Is the White House's war on law firms hurting vulnerable defendants most?

trump law firm war headline
Image by Adobe Stock/Narongsag

David L. Brown

August 8, 2025 09:00 AM

Four months have passed since President Donald Trump began a pressure campaign to punish law firms that worked for clients who opposed him and his administration’s allies. As the dust settles, the resulting deals Trump made with major law firms appear to be having their desired effect.

Vulnerable litigants in politically sensitive areas, like immigration, are struggling to find pro bono legal support—particularly from firms among the highest-grossing and most profitable in the country. And at many of those same firms, diversity efforts—long believed essential to increasing the number minority and women partners—are being scaled back, abandoned, or hidden from public view.

As one pro bono leader recently said, the decline in support comes just when it is needed most, Law.com reported.

Law firms are holding back, even as the administration routinely takes actions that traditionally would have triggered a wave of litigation. “Those two things are coming together to create a much bigger gap than we’ve had before,” the pro bono leader said.

Major Firms Pull Back

How deep are the problems? The administration’s crackdown on firms “is undermining legal defenses for the vulnerable,” Reuters reported in its recent broad investigation.

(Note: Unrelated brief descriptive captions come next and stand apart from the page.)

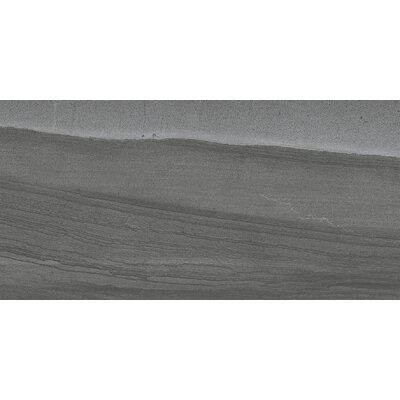 Sandstorm 12 x 24 Porcelain Field Tile in Sahara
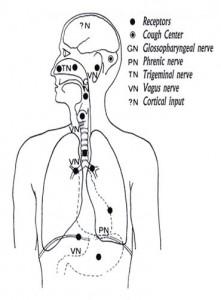 cough receptor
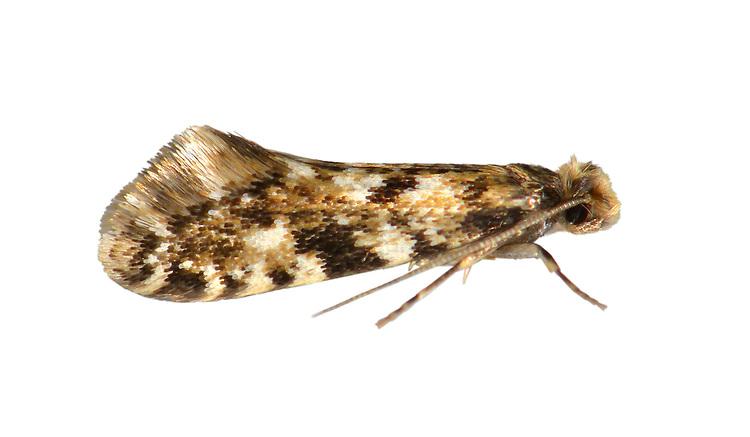 12.016 (0216)<br /> Cork Moth - Nemapogon cloacella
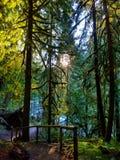Sentiero didattico nella foresta dell'Oregon fotografia stock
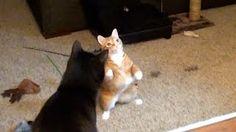 Cole and Marmalade - YouTube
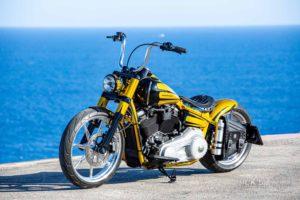 Harley Davidson Softail Slim Bobber 112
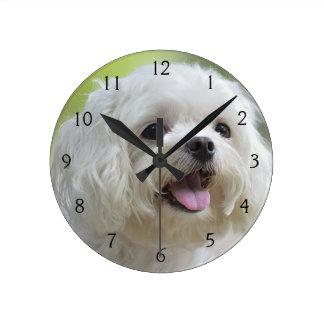 White maltese dog sticking out tongue round wallclocks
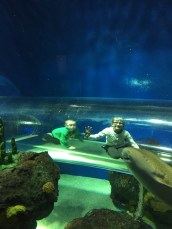 Kids climbing through tube to get better look at fish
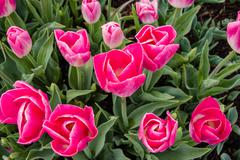 Pink tulip bulbs in flower Stock Photos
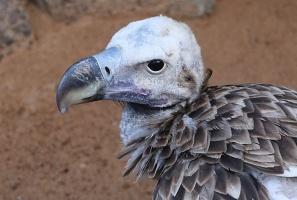 Travelnews.lv apmeklē plēsējputnu centru «Kalba Bird of Prey Centre» Šārdžas emirātā. Atbalsta: VisitSharjah.com un Novatours.lv 37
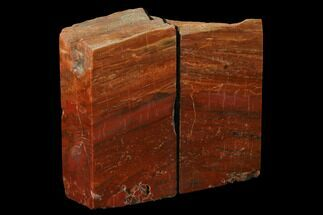 "5.1"" Tall, Arizona Petrified Wood Bookends - Red & Orange For Sale, #166073"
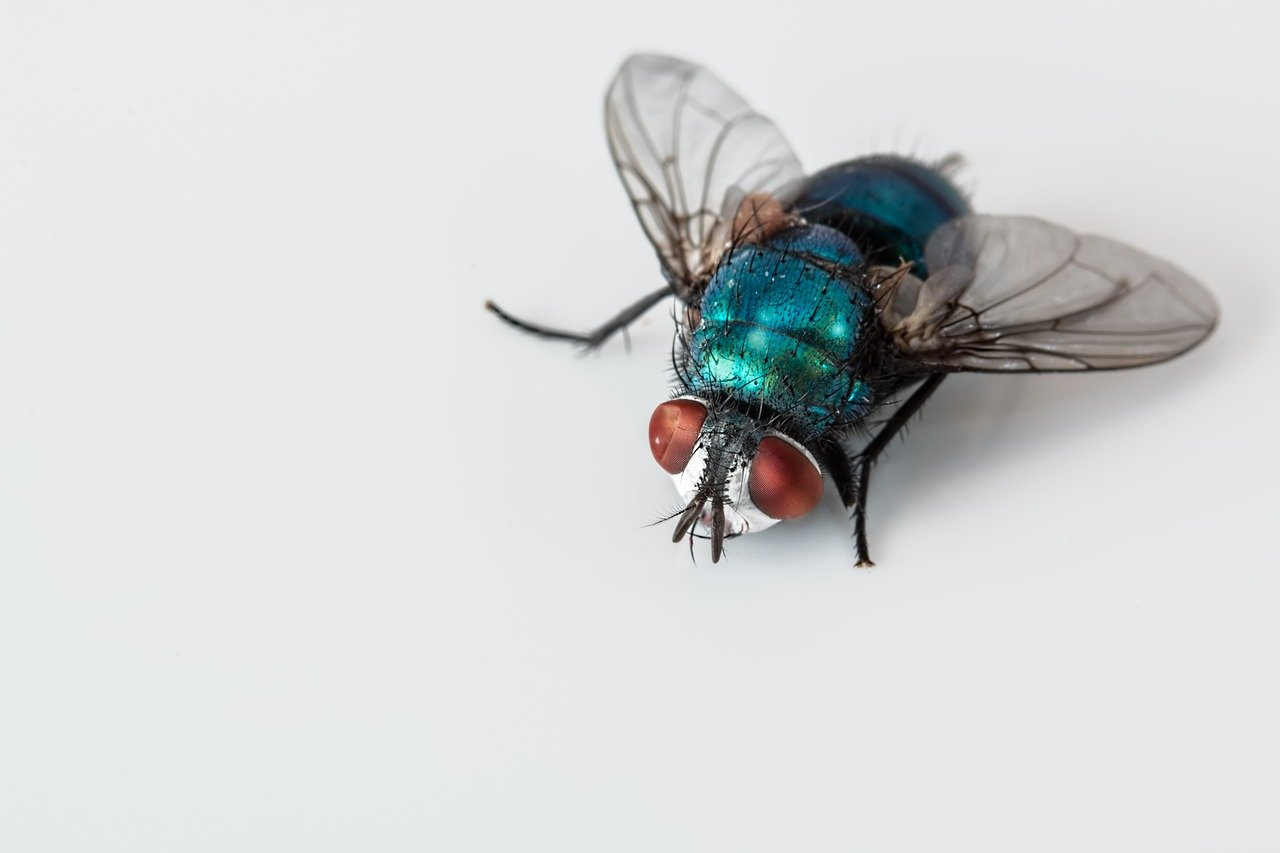 blowfly-2151453_1280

Based upon its interviews with dozens of lawyers and legal nonprofit leaders, reviews of major law firm websites, and analysis of millions of court records, Reuters reported that “dozens of major law firms, wary of political retaliation, have scaled back pro bono work, diversity initiatives and litigation that could place them in conflict with the Trump administration.”

Forty-six of the American Lawyer’s 50 highest-grossing firms have “have removed or altered website references to diversity, equity, and inclusion." In addition, 17 eliminated mentions of immigration and racial justice from the pro bono descriptions on their sites, and three added information about their support of Trump-backed pro bono causes.

The number of Big Law firms involved in cases challenging Trump administration policies has cratered. Just 3% of suits filed under the Administrative Procedure Act since Trump returned to the White House have been handled by AmLaw 50 firms. In Trump’s first term, “those same firms were involved in almost 9%” of the cases.

“Many firms are making a strategic calculation: withdraw from pro bono work frowned on by Trump, or risk becoming the next target,” Reuters said.

Blacklisting Big Law

Beginning in February, President Trump issued a series of executive orders blacklisting several large firms that had worked for clients who had opposed him and or his allies. The orders suspended lawyers’ security clearances, blocked access to government buildings, prevented government hiring of firm employees, and required federal agencies to terminate contracts with firms.

Not only did the orders cut off firms’ access to the federal government, they also threatened clients with penalties if they were found to have hired targeted law firms to advise them on federal contracts.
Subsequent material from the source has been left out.